● What to work on: Using the records below, copy out exactly the line that contains "In the frame" and every line that follows it, up to and including the last, and no others.

[start of Data to use]

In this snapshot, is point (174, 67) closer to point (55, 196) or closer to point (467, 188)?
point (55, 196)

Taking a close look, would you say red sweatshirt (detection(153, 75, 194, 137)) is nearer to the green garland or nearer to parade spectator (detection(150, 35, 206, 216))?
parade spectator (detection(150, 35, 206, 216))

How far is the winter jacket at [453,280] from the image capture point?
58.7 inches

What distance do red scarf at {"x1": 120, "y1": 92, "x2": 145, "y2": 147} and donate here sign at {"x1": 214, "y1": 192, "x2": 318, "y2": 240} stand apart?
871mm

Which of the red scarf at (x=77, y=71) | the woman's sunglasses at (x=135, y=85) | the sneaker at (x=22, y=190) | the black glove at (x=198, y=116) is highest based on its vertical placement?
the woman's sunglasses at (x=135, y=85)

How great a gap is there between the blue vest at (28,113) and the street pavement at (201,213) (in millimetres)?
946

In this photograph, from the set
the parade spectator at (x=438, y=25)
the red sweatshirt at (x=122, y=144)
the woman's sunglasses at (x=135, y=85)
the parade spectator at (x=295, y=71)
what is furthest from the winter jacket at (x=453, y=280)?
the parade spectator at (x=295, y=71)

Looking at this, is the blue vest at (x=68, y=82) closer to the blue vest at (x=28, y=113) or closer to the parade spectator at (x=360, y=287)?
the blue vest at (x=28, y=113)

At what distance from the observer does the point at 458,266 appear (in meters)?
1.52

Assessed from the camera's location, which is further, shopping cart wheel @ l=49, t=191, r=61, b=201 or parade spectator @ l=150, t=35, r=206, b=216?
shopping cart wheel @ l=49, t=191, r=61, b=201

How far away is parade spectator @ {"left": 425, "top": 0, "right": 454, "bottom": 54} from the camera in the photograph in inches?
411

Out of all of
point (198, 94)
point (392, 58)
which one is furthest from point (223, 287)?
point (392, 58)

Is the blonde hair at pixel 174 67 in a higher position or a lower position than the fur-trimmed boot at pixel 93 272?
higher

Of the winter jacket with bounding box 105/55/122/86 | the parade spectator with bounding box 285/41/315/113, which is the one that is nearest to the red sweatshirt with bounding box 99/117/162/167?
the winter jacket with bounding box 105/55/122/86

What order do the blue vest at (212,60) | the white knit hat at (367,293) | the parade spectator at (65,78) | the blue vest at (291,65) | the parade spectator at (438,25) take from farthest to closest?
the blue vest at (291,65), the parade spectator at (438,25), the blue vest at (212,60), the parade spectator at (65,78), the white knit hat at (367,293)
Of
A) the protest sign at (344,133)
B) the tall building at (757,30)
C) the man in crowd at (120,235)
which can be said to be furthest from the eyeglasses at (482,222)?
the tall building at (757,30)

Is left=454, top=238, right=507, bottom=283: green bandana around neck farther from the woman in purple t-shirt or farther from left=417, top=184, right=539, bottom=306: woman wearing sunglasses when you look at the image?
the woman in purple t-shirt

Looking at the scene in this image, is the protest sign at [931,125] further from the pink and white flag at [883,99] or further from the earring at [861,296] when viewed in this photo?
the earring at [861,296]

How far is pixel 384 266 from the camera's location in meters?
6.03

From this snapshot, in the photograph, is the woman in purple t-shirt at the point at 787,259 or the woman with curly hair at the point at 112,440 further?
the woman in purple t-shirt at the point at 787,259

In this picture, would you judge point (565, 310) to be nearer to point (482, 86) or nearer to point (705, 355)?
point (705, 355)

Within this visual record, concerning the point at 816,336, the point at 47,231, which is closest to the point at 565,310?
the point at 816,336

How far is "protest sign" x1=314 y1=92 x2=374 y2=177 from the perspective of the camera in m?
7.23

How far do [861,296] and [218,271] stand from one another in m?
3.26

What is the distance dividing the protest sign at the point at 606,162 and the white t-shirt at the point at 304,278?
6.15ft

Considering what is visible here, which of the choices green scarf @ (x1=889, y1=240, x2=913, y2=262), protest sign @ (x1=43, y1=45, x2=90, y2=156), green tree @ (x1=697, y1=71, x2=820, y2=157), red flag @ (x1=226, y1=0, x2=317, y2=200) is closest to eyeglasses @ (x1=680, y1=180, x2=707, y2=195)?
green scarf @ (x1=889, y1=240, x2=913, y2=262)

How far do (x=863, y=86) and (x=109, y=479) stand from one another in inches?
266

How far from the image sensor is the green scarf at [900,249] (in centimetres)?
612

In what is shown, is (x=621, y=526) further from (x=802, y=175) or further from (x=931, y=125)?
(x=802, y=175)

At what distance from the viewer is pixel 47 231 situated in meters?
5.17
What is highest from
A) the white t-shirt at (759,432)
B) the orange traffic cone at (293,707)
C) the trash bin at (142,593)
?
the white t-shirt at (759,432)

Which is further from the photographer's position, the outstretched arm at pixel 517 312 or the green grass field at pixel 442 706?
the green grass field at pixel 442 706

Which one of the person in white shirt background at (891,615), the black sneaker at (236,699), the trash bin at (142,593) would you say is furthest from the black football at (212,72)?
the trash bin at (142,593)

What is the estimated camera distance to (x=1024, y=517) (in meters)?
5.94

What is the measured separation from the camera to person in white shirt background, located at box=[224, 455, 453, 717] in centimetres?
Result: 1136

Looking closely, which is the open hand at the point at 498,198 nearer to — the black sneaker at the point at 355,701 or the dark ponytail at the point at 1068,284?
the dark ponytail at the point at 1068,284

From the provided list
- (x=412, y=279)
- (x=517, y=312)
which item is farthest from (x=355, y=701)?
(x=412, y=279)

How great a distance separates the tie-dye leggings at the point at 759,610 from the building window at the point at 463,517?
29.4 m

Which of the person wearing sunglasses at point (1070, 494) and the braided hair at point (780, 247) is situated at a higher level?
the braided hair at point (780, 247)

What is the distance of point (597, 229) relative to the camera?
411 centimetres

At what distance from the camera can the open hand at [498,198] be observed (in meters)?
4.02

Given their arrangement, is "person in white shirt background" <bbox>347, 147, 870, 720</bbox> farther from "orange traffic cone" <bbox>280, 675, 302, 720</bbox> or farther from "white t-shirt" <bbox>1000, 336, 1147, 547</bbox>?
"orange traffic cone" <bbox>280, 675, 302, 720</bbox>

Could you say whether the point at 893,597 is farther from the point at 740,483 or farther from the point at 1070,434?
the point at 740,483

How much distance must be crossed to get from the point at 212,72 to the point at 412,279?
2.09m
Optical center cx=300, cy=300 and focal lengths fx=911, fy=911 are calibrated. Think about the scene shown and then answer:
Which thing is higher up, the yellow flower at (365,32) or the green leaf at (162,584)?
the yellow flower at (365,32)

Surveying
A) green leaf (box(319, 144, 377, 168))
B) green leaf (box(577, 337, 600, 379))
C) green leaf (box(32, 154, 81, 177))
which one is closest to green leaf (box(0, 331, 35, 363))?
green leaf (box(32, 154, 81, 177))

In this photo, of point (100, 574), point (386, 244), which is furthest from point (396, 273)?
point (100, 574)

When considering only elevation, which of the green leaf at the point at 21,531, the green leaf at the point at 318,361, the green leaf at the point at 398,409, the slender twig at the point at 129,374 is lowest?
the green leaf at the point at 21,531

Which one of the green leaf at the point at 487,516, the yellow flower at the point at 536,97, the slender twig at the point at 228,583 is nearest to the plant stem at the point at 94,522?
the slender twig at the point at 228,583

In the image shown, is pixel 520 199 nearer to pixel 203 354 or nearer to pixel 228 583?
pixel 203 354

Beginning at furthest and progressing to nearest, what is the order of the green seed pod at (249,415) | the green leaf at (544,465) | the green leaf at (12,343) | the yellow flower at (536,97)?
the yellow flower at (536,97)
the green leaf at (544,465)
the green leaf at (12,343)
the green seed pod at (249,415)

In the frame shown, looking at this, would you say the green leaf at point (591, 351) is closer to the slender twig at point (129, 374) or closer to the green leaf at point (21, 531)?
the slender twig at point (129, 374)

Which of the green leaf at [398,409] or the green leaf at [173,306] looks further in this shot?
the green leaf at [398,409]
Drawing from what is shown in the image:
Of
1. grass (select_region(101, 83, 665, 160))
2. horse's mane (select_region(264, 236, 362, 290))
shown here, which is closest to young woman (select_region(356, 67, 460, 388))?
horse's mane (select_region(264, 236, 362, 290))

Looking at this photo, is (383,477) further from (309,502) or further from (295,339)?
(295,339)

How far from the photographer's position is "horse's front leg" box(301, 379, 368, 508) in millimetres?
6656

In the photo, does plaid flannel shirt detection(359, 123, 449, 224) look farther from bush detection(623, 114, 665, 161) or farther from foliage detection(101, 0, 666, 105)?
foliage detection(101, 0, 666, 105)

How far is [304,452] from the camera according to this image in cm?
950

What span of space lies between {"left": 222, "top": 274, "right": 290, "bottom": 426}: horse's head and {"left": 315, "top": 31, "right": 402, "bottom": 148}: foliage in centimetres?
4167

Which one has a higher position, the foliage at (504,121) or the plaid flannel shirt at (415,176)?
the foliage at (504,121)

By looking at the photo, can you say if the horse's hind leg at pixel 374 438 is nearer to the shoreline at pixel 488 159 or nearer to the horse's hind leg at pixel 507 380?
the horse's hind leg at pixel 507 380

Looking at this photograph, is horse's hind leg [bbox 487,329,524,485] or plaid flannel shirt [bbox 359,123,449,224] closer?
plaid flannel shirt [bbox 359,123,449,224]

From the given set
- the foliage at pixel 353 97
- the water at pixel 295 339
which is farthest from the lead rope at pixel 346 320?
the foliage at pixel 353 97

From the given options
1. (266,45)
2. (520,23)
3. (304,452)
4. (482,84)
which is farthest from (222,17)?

[end of Data to use]

● Written answer:
In the frame shown, looking at this, would you say the green leaf at point (591, 351) is closer to the slender twig at point (129, 374) or closer to the green leaf at point (21, 531)?
the slender twig at point (129, 374)

Which of the green leaf at [398,409] or the green leaf at [173,306] looks further in this shot?
the green leaf at [398,409]
Drawing from what is shown in the image:
Of
1. grass (select_region(101, 83, 665, 160))
2. horse's mane (select_region(264, 236, 362, 290))
shown here, which is closest to young woman (select_region(356, 67, 460, 388))?
horse's mane (select_region(264, 236, 362, 290))

Looking at this photo, is (383,477) further from (309,502) or further from (295,339)?
(295,339)

How far from the photographer's position is "horse's front leg" box(301, 379, 368, 508) in millimetres?
6656

In the photo, does plaid flannel shirt detection(359, 123, 449, 224) look farther from bush detection(623, 114, 665, 161) or farther from foliage detection(101, 0, 666, 105)?
foliage detection(101, 0, 666, 105)

How far is [304,452] from the camera according to this image in cm?
950

What span of space lies between {"left": 222, "top": 274, "right": 290, "bottom": 426}: horse's head and {"left": 315, "top": 31, "right": 402, "bottom": 148}: foliage in centimetres?
4167

Which one has a higher position, the foliage at (504,121) or the plaid flannel shirt at (415,176)?
the foliage at (504,121)

By looking at the photo, can you say if the horse's hind leg at pixel 374 438 is nearer to the shoreline at pixel 488 159 or nearer to the horse's hind leg at pixel 507 380?
the horse's hind leg at pixel 507 380

Looking at this photograph, is horse's hind leg [bbox 487,329,524,485] or plaid flannel shirt [bbox 359,123,449,224] closer?
plaid flannel shirt [bbox 359,123,449,224]

From the given set
- the foliage at pixel 353 97
- the water at pixel 295 339
which is farthest from the lead rope at pixel 346 320?
the foliage at pixel 353 97

From the given options
1. (266,45)
2. (520,23)
3. (304,452)
4. (482,84)
which is farthest from (222,17)?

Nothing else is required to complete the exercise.